The 5th Amendment’s self-incrimination clause had a very different effect on court proceedings in the early republic than the effect it has today. At the time of America’s Founding, a defendant was frequently questioned by a magistrate before the trial began, and without first informing the suspect that he had a “right to remain silent.” And it was also not uncommon for a suspect to defend himself in court. Most juries, therefore, heard statements that had been made by the defendant, even if he chose not to testify under oath. Today, when a defendant opts to “take the Fifth,” the jury is not likely to hear a word from him unless the police have seized evidence of conversations or private papers pursuant to a warrant.

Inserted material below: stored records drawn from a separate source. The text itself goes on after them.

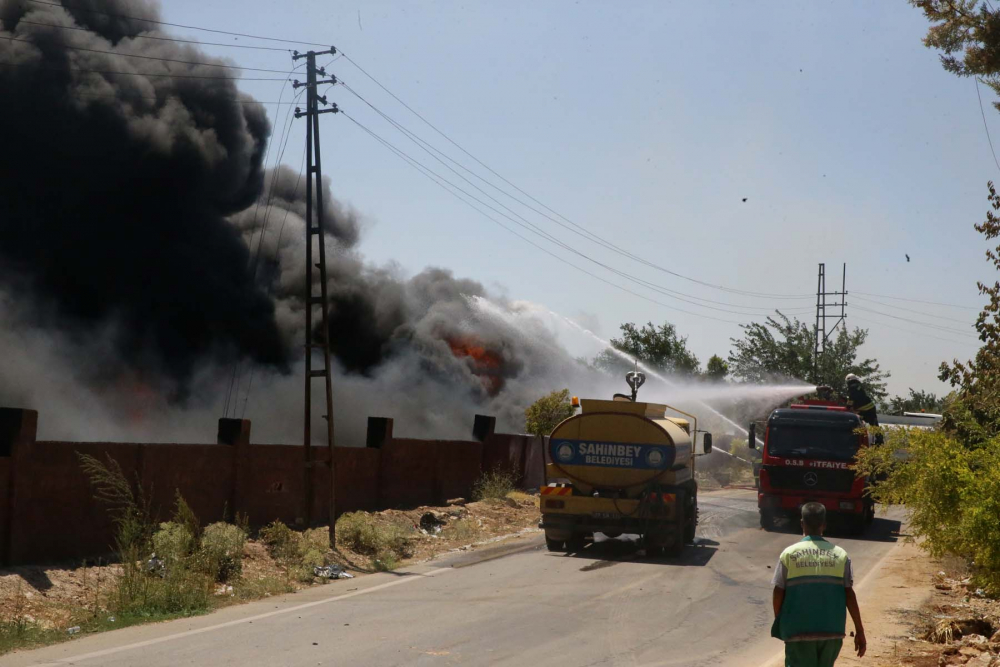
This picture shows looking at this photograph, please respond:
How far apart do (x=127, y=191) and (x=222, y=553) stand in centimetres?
2298

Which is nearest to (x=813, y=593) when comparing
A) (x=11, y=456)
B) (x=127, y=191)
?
(x=11, y=456)

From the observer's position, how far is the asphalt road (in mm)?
8039

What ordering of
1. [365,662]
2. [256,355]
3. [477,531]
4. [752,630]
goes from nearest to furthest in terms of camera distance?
1. [365,662]
2. [752,630]
3. [477,531]
4. [256,355]

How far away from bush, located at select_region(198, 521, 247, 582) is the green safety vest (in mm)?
8268

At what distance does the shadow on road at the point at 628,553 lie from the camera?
48.5ft

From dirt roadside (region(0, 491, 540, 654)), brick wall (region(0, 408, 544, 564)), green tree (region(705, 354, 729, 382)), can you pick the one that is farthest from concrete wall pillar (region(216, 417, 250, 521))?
green tree (region(705, 354, 729, 382))

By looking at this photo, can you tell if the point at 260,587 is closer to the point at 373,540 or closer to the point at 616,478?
the point at 373,540

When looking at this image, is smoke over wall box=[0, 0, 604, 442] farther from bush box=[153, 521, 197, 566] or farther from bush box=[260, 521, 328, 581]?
bush box=[153, 521, 197, 566]

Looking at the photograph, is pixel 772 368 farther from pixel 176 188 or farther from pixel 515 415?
pixel 176 188

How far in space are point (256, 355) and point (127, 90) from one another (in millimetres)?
11032

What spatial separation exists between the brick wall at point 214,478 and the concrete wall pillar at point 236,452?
2 centimetres

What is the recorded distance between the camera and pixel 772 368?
54.7 m

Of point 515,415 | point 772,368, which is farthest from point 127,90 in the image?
point 772,368

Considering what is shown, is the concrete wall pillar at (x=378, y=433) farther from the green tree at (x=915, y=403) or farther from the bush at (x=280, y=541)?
the green tree at (x=915, y=403)
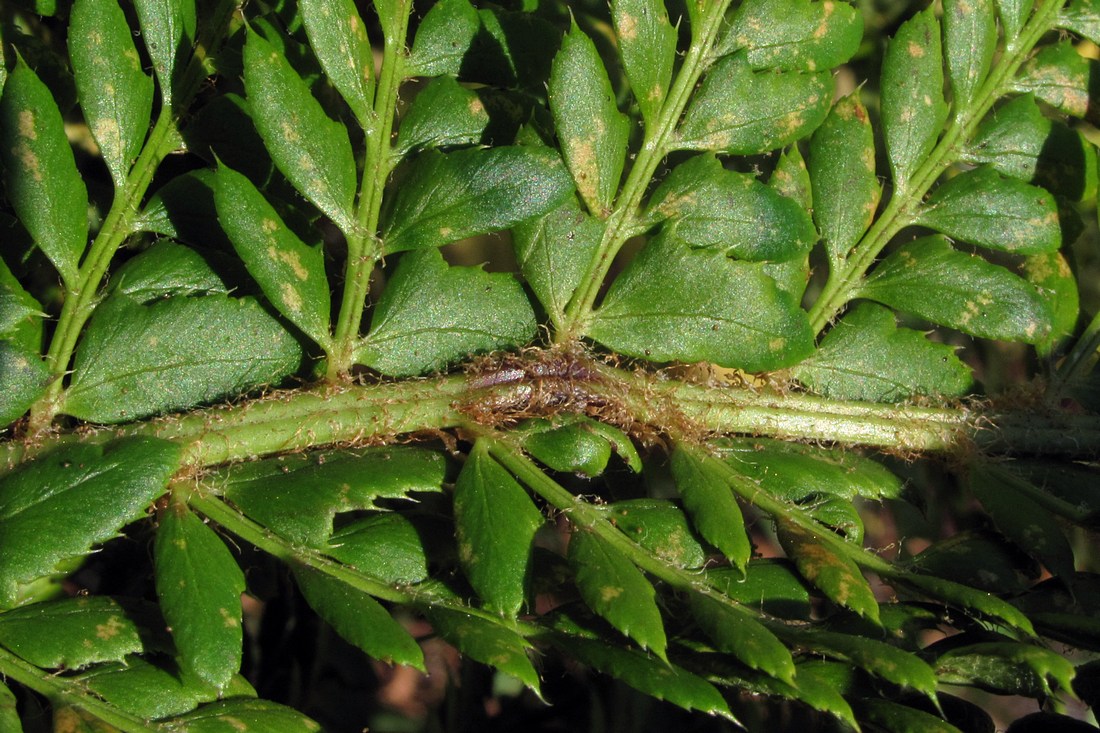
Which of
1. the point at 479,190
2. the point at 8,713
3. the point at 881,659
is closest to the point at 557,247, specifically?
the point at 479,190

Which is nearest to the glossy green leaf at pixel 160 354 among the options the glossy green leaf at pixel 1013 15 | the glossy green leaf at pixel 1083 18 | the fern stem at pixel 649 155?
the fern stem at pixel 649 155

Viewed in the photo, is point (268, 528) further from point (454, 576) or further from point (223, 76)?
point (223, 76)

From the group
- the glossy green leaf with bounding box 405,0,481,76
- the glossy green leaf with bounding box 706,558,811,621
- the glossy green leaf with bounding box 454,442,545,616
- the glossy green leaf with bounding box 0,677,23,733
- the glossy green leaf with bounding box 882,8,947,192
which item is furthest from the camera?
the glossy green leaf with bounding box 882,8,947,192

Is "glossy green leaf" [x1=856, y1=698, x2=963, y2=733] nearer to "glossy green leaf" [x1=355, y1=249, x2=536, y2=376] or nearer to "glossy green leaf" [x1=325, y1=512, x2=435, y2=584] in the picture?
"glossy green leaf" [x1=325, y1=512, x2=435, y2=584]

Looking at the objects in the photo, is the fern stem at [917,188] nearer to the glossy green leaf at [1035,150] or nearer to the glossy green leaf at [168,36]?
the glossy green leaf at [1035,150]

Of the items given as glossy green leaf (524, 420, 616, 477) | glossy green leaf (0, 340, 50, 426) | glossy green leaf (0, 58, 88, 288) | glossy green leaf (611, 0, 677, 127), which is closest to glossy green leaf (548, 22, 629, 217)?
glossy green leaf (611, 0, 677, 127)

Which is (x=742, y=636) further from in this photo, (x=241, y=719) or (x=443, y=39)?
(x=443, y=39)
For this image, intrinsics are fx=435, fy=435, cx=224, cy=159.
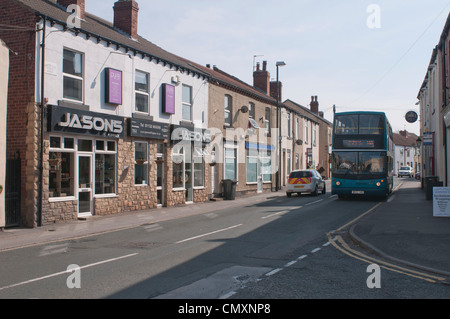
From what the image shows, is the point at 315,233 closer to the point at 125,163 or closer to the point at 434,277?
the point at 434,277

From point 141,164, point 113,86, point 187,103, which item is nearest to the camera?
point 113,86

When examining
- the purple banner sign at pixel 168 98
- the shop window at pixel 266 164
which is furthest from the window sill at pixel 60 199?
the shop window at pixel 266 164

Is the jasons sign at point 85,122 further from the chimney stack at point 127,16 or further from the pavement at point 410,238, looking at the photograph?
the pavement at point 410,238

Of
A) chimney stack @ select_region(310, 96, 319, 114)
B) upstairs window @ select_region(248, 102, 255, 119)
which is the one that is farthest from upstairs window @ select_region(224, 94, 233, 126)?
chimney stack @ select_region(310, 96, 319, 114)

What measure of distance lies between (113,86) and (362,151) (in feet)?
40.9

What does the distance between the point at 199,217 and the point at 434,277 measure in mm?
10244

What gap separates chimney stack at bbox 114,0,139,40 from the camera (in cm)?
2020

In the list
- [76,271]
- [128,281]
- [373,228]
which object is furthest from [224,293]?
[373,228]

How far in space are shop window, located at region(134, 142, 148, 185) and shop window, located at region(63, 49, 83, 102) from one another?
3.74m

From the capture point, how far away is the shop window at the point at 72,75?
14922mm

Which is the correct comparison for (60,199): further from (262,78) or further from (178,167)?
(262,78)

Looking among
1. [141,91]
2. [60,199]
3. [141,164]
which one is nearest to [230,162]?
[141,164]

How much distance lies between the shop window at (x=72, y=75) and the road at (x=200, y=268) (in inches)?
215

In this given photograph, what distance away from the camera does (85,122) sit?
49.9 ft
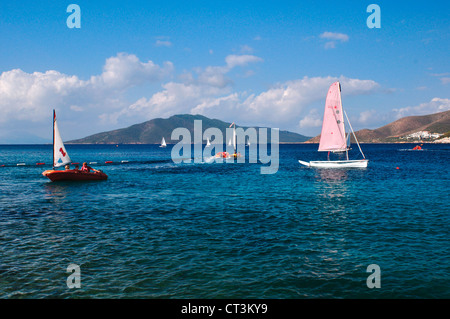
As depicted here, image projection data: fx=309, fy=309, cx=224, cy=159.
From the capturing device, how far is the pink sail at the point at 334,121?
7181 cm

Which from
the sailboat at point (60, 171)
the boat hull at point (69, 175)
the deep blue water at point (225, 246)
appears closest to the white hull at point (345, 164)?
the deep blue water at point (225, 246)

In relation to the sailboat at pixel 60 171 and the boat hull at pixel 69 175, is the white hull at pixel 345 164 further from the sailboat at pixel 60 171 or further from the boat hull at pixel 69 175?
the sailboat at pixel 60 171

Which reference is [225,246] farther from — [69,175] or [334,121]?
[334,121]

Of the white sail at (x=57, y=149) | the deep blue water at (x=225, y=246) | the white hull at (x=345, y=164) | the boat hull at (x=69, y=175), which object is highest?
the white sail at (x=57, y=149)

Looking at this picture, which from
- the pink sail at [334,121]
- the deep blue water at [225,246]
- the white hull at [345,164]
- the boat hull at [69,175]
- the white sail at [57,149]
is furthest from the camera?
the white hull at [345,164]

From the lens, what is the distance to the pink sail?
236 feet

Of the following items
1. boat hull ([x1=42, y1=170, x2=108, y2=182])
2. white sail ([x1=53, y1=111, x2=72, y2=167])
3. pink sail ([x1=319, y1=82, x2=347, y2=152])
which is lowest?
boat hull ([x1=42, y1=170, x2=108, y2=182])

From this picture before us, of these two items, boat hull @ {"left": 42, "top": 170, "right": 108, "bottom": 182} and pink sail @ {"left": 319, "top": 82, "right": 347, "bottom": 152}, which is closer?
boat hull @ {"left": 42, "top": 170, "right": 108, "bottom": 182}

But even early cases recognized that confessions that took place prior to a trial should be rejected if there was a possibility that they were coerced. In one early Pennsylvania case, Commonwealth v. Dillon (1792), the Court had to consider the admissibility of a confession extracted from a boy of twelve. The boy had been accused of arson, but he had initially denied the charge. For two days he was confined to an uncomfortable cell while successive visitors urged him to confess his crime. They told him that if he did confess his crime, then he would immediately be provided with food and other comforts, his friends would stand by him, and any jury would probably show compassion and pardon him. He was also told that he would be without hope of mercy if he was convicted without a confession, and they showed him the “dungeon” that he could expect to inhabit.
After two days of this treatment, the boy confessed. The court ruled that if there was even a chance that the confession was coerced (especially in the case of a child) then it must be ruled inadmissible. The boy was acquitted in spite of his confession and some circumstantial evidence tying him to the crime.